## Goal of the exercise:
Print what the records say exactly, and omit the pictures.

## Dataset:
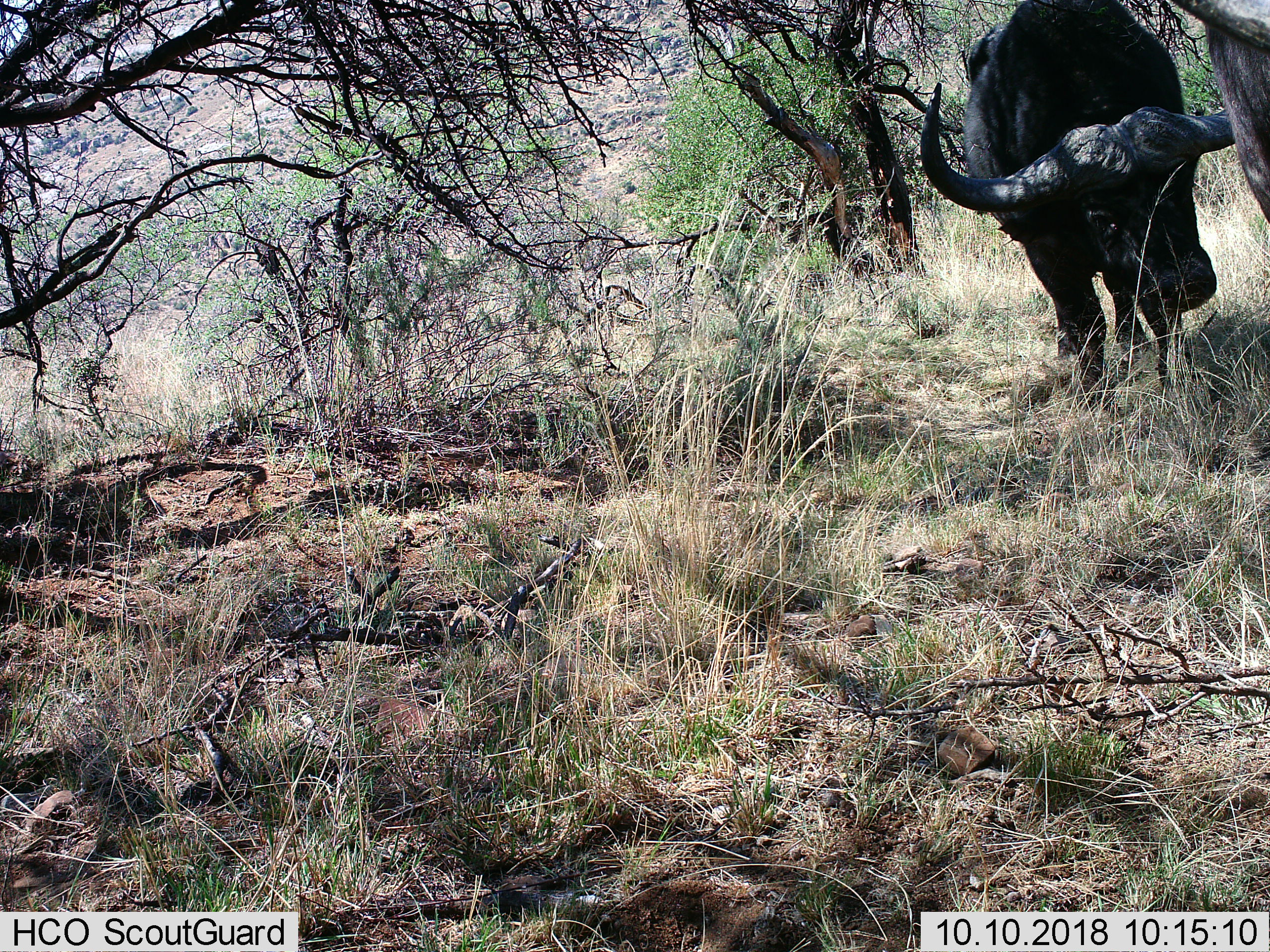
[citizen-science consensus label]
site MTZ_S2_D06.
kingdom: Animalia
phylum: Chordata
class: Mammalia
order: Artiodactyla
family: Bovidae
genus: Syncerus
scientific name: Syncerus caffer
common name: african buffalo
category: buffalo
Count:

## Solved exercise:
[citizen-science consensus label]
site MTZ_S2_D06.
kingdom: Animalia
phylum: Chordata
class: Mammalia
order: Artiodactyla
family: Bovidae
genus: Syncerus
scientific name: Syncerus caffer
common name: african buffalo
category: buffalo
Count:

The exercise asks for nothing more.